Extrait retenu »
◇ ◇ ◇ ◇
Zone euro : un Eurogroupe impassible

Les ministres des Finances des 19 pays de la zone euro n'entendent rien changer, Brexit ou pas, à leur politique. Leur vision reste celui du respect le plus strict possible des "règles".
Le président de l'Eurogroupe, Jeroen Dijsselbloem, ne veut que la règle, rien que la règle.

L'Eurogroupe affirme haut et fort sa volonté de maintenir le statu quo dans la zone euro après le vote britannique sur la sortie de l'Union européenne le 23 juin dernier. A l'issue de la réunion des ministres des finances des 19 pays de l'Union économique et monétaire, le président de l'Eurogroupe, Jeroen Dijsselbloem a été on ne peut plus clair. Le Brexit et ses conséquences « ne changent pas notre engagement à poursuivre le travail pour une politique budgétaire saine et favorable à la croissance (« sound growth-friendly fiscal policy »), les réformes structurelles et la remise en ordre du secteur bancaire. Fondamentalement, notre agenda et notre engagement sur cet agenda est inchangé », a déclaré le ministre néerlandais des Finances.

Frapper l'Espagne et le Portugal

Tout est dans cette déclaration. La seule réponse au Brexit et à la montée du mécontentement vis-à-vis de l'UE ailleurs sera d'approfondir et de poursuivre la politique de la zone euro mise en œuvre depuis 2010 : la réduction des déficits et les réformes structurelles. Et pour ajouter les actes aux paroles, l'Eurogroupe a validé la conclusion de la Commission européenne sur le « manque de mesures efficaces » prises par le Portugal et l'Espagne pour rétablir l'équilibre budgétaire. Une démarche qui a été confirmée par le sommet Ecofin qui regroupe les ministres des Finances des 28 Etats membres, et ouvre la voie au pire à des sanctions, au mieux à de nouvelles mesures d'austérité budgétaire.

Pas de réforme de la zone euro

Cette politique est très clairement inspirée par Wolfgang Schäuble, le ministre allemand des Finances, qui avait rejeté toute volonté d'introduire davantage de solidarité et de souplesse dans la gestion de la zone euro, comme l'avaient proposé les ministres allemand et français des Affaires étrangères Jean-Marc Ayrault et Frank-Walter Steinmeier dans une proposition qui a été rapidement écartée. Le « respect des règles » est la seule boussole de l'Eurogroupe, désormais rejoint sur ce plan par la Commission européenne qui, il est vrai, est sous une pression particulière depuis que Berlin a clairement mis en cause Jean-Claude Juncker, son président. Tout est donc fait à Bruxelles désormais pour prouver à Berlin que la Commission est un outil utile au « respect des règles ». Dans sa contre-proposition de réforme de la zone euro, Wolfgang Schäuble avait proposé de remplacer la Commission par une « instance indépendante » sur le respect des traités.
◇ ◇ ◇ ◇
Enregistrements fournis »
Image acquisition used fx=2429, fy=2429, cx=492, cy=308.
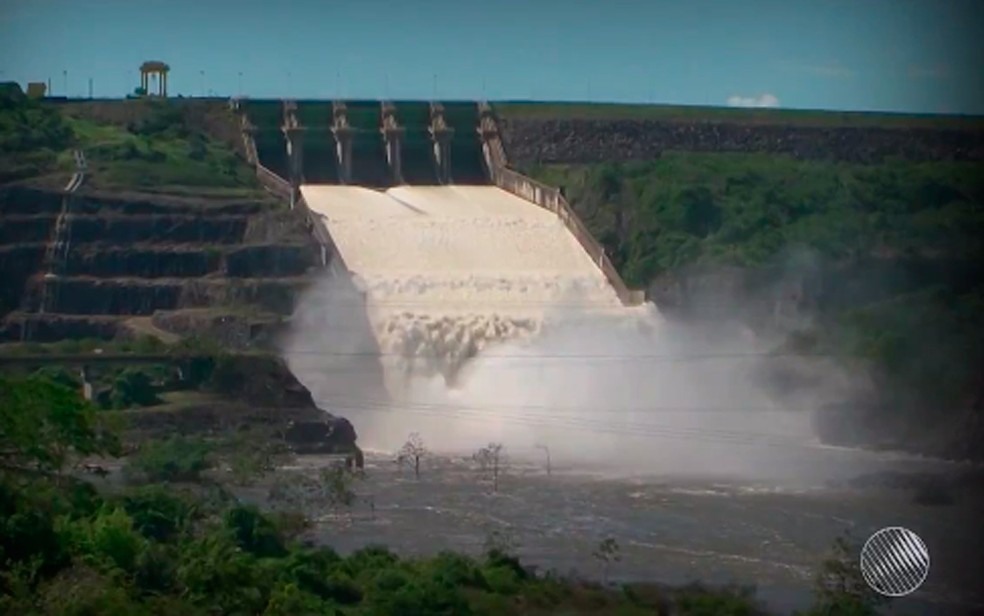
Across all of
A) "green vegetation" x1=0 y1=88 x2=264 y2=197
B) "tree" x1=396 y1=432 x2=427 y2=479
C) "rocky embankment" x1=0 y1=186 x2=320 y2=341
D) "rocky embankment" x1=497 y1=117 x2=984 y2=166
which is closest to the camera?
"tree" x1=396 y1=432 x2=427 y2=479

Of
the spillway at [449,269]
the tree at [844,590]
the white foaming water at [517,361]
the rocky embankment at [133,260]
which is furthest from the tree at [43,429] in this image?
the spillway at [449,269]

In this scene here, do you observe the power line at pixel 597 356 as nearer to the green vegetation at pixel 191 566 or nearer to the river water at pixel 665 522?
the river water at pixel 665 522

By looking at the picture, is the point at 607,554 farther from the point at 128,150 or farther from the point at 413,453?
the point at 128,150

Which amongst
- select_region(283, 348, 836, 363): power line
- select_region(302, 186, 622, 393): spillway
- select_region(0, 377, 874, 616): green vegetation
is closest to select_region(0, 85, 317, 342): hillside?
select_region(302, 186, 622, 393): spillway

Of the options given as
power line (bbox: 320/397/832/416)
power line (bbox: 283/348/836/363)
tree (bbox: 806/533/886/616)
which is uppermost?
power line (bbox: 283/348/836/363)

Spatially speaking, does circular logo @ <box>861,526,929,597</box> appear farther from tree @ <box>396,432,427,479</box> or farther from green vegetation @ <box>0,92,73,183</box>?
green vegetation @ <box>0,92,73,183</box>

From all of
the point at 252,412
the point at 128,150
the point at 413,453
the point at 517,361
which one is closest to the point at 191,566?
the point at 413,453
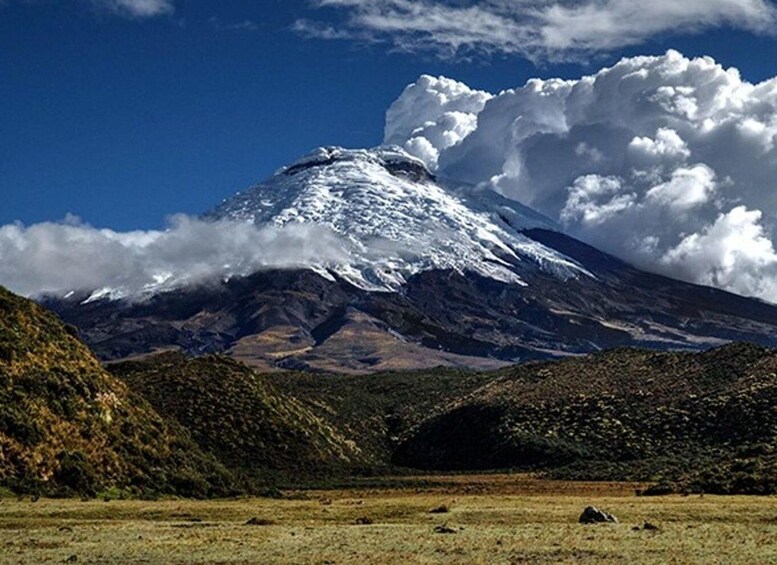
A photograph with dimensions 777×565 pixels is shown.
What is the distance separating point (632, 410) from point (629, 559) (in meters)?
88.0

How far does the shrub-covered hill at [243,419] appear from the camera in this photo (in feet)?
364

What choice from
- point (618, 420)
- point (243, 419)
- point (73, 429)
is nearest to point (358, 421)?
point (243, 419)

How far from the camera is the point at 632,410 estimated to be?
12544 centimetres

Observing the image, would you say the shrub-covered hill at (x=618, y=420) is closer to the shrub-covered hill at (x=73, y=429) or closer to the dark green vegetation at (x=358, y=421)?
the dark green vegetation at (x=358, y=421)

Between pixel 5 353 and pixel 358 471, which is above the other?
pixel 5 353

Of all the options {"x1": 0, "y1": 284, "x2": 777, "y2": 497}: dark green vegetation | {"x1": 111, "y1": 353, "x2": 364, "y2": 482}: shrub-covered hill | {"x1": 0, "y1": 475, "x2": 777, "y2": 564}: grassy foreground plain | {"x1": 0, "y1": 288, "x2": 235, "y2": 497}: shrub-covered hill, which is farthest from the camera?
{"x1": 111, "y1": 353, "x2": 364, "y2": 482}: shrub-covered hill

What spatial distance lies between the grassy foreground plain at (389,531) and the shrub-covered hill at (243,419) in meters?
37.0

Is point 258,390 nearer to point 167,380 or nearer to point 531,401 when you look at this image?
point 167,380

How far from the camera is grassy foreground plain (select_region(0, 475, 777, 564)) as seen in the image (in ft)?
134

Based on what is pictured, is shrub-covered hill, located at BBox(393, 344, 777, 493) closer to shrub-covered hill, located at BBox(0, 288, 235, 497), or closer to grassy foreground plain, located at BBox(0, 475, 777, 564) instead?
grassy foreground plain, located at BBox(0, 475, 777, 564)

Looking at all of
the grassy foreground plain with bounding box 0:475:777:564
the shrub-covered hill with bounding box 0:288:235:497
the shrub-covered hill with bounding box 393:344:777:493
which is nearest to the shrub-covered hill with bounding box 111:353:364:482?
the shrub-covered hill with bounding box 393:344:777:493

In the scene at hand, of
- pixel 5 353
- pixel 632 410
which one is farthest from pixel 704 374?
pixel 5 353

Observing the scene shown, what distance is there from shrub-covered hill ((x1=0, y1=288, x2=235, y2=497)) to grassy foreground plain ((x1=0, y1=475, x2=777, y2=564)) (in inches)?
246

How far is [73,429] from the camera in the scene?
3164 inches
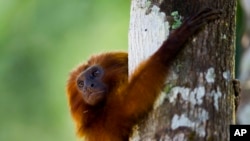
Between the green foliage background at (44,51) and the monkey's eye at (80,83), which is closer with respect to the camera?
the monkey's eye at (80,83)

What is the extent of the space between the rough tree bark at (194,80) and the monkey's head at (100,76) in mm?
647

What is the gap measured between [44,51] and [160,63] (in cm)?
690

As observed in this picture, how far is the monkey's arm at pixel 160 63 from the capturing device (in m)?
4.43

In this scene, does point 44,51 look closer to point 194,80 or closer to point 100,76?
point 100,76

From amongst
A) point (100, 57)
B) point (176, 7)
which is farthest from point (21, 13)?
point (176, 7)

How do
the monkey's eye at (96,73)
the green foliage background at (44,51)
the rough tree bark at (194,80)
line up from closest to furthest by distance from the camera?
the rough tree bark at (194,80) → the monkey's eye at (96,73) → the green foliage background at (44,51)

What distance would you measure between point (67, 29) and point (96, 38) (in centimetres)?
43

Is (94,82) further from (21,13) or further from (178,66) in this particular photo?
(21,13)

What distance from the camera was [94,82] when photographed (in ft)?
17.5

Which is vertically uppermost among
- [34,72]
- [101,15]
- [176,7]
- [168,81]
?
[101,15]

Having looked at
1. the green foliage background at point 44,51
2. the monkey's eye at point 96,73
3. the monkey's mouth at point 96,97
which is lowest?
the monkey's mouth at point 96,97

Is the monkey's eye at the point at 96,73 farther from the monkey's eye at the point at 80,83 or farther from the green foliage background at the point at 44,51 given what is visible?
the green foliage background at the point at 44,51

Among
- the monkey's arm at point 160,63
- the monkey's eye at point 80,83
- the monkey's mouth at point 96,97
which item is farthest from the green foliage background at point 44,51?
the monkey's arm at point 160,63

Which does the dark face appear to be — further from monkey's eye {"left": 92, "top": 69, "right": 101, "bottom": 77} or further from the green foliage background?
the green foliage background
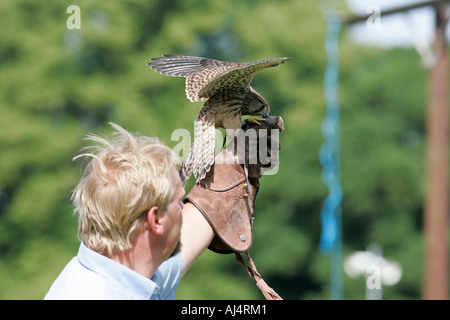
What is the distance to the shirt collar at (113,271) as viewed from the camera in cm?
196

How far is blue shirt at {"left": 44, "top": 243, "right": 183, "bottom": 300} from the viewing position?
1911 millimetres

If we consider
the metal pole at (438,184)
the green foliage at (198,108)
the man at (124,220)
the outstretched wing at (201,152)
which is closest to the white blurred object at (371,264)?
the green foliage at (198,108)

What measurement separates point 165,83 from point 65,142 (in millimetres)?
2888

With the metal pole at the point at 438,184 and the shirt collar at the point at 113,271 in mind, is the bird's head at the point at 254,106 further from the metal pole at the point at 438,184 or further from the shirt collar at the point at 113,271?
the metal pole at the point at 438,184

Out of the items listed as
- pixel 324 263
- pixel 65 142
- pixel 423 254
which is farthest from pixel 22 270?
pixel 423 254

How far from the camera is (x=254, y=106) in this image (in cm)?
288

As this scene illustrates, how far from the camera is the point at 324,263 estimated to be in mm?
15930

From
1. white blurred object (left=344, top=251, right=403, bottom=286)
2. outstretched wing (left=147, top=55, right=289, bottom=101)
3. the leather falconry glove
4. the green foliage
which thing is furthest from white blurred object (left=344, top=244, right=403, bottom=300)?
the leather falconry glove

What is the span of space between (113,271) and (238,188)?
0.82 meters

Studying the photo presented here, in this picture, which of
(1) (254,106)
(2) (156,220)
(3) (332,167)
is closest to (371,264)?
(3) (332,167)

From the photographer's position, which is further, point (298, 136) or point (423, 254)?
point (298, 136)

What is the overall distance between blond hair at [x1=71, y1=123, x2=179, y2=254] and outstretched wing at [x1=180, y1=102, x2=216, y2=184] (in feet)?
1.82

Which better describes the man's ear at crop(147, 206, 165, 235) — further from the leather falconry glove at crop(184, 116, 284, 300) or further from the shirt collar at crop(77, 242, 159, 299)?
the leather falconry glove at crop(184, 116, 284, 300)
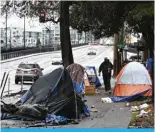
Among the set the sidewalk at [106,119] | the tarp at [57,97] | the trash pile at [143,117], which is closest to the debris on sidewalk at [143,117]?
the trash pile at [143,117]

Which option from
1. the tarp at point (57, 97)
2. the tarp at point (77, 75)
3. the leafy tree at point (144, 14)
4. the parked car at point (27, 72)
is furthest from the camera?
the parked car at point (27, 72)

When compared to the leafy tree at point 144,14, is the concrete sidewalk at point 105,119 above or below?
below

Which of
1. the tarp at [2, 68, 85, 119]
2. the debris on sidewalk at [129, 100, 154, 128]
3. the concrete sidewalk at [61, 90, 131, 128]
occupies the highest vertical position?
the tarp at [2, 68, 85, 119]

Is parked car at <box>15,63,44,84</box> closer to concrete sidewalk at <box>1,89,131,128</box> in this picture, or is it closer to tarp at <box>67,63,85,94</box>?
concrete sidewalk at <box>1,89,131,128</box>

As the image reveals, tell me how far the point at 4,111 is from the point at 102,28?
14.1m

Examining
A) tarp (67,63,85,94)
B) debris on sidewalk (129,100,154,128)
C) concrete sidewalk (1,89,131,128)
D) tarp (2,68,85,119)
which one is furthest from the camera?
tarp (67,63,85,94)

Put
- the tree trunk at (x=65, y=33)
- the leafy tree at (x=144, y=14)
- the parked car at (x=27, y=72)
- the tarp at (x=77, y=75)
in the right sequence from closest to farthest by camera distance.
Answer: the tarp at (x=77, y=75), the leafy tree at (x=144, y=14), the tree trunk at (x=65, y=33), the parked car at (x=27, y=72)

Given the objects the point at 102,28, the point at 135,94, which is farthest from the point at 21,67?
the point at 135,94

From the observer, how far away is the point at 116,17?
22.2m

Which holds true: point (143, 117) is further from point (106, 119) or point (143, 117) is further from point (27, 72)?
point (27, 72)

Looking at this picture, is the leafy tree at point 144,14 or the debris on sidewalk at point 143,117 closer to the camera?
the debris on sidewalk at point 143,117

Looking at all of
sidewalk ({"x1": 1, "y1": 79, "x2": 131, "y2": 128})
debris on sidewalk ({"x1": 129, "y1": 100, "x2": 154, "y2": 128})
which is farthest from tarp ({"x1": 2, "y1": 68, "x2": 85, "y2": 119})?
debris on sidewalk ({"x1": 129, "y1": 100, "x2": 154, "y2": 128})

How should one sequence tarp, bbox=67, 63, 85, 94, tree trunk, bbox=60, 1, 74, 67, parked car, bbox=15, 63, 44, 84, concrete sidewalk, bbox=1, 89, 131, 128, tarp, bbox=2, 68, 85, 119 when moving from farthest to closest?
parked car, bbox=15, 63, 44, 84 < tree trunk, bbox=60, 1, 74, 67 < tarp, bbox=67, 63, 85, 94 < tarp, bbox=2, 68, 85, 119 < concrete sidewalk, bbox=1, 89, 131, 128

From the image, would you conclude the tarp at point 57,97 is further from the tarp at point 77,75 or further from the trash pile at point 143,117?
the trash pile at point 143,117
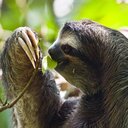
◇ ◇ ◇ ◇
Série de tâches »
[1] Répondez brièvement à ces questions sur l'article consacré à l'Eurogroupe :
(a) Combien de pays la zone euro compte-t-elle ?
(b) Quels deux pays la Commission européenne juge-t-elle en « manque de mesures efficaces » ?
(c) Par quoi Wolfgang Schäuble proposait-il de remplacer la Commission ?
[2] Reprenez l'article sur l'Eurogroupe et la zone euro après sa dernière phrase, et poursuivez-le en un paragraphe.
Les enregistrements constituent un matériau distinct, indépendant de l'extrait retenu.

Réponses par tâche »
[1]
(a) Dix-neuf pays.
(b) Le Portugal et l'Espagne.
(c) Par une « instance indépendante » chargée du respect des traités.

[2]
L'obsession de la règle

Tout a donc été remis en place après la secousse du Brexit. L'austérité budgétaire reste la seule politique économique dont est capable la zone euro au moment où de nouvelles turbulences apparaissent sur les marchés et dans l'économie et où la BCE est plus isolée que jamais pour faire face à ces vents contraires. On est loin de la réflexion japonaise actuelle où le gouvernement de Shinzo Abe est sur le point de concevoir un vrai plan de relance pour prendre le relais d'une politique monétaire qui a montré ses limites. Rien de cela en zone euro où le salut ne viendra que par le « respect des règles », la consolidation budgétaire et les « réformes ». L'Eurogroupe confirme qu'il est le gardien de l'orientation ordolibérale de la zone euro, puisque précisément ce courant de pensée s'appuie sur une vision juridique de l'économie où le marché libre est encadrée par des règles (d'où le terme « ordo- », qui signifie la règle en latin). Le rôle de la puissance publique est alors uniquement de faire respecter ces règles. C'est cette philosophie qui inspire Wolfgang Schäuble et l'Eurogroupe.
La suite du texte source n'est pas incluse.